* [TASK TO COMPLETE]:
Copy every line of the data exactly, keeping out any picture.

* [DATA PROVIDED]:
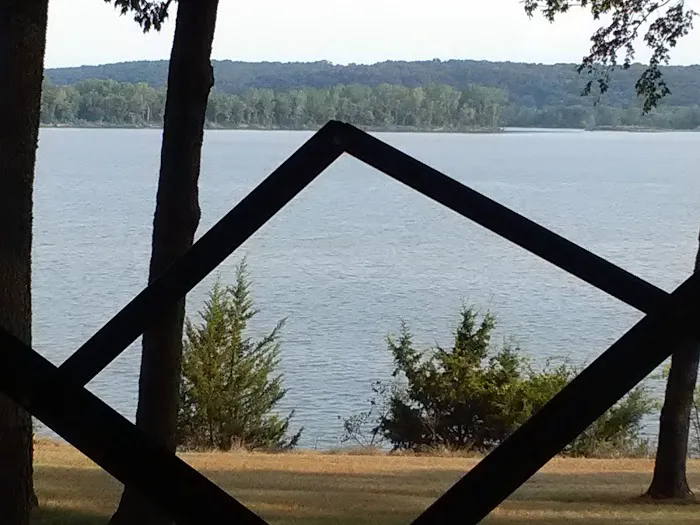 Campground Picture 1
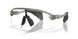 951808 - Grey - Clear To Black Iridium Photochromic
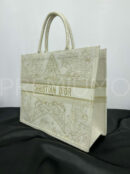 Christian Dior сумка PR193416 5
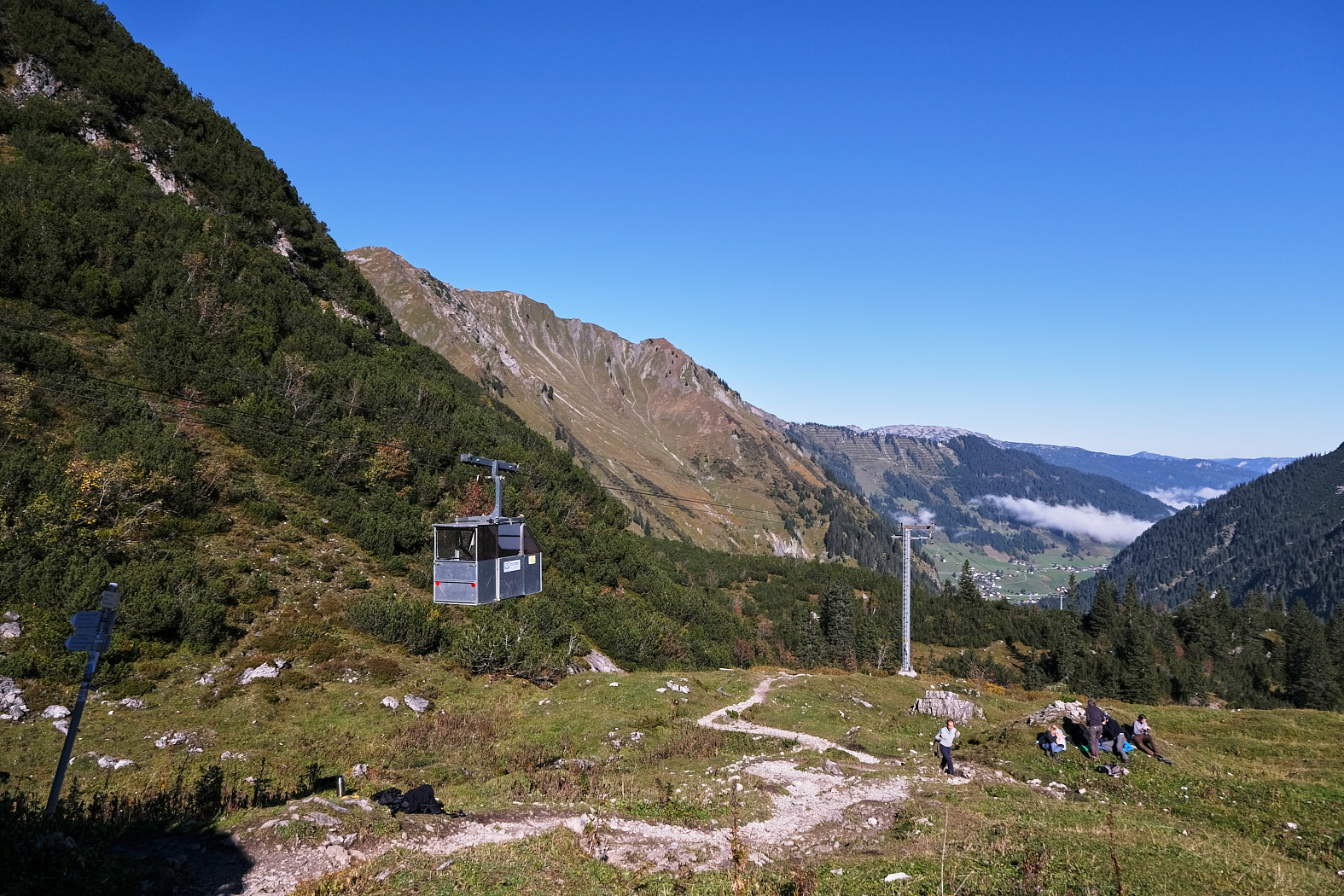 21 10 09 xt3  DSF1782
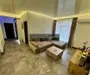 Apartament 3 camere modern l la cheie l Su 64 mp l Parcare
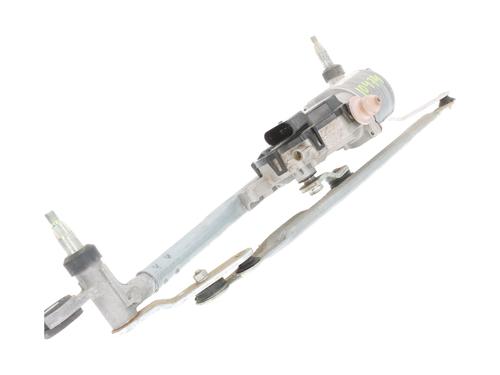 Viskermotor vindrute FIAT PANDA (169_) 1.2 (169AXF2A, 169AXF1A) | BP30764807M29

* [ANSWER FOR THIS EXERCISE]:
 Campground Picture 1
 951808 - Grey - Clear To Black Iridium Photochromic
 Christian Dior сумка PR193416 5
 21 10 09 xt3  DSF1782
 Apartament 3 camere modern l la cheie l Su 64 mp l Parcare
 Viskermotor vindrute FIAT PANDA (169_) 1.2 (169AXF2A, 169AXF1A) | BP30764807M29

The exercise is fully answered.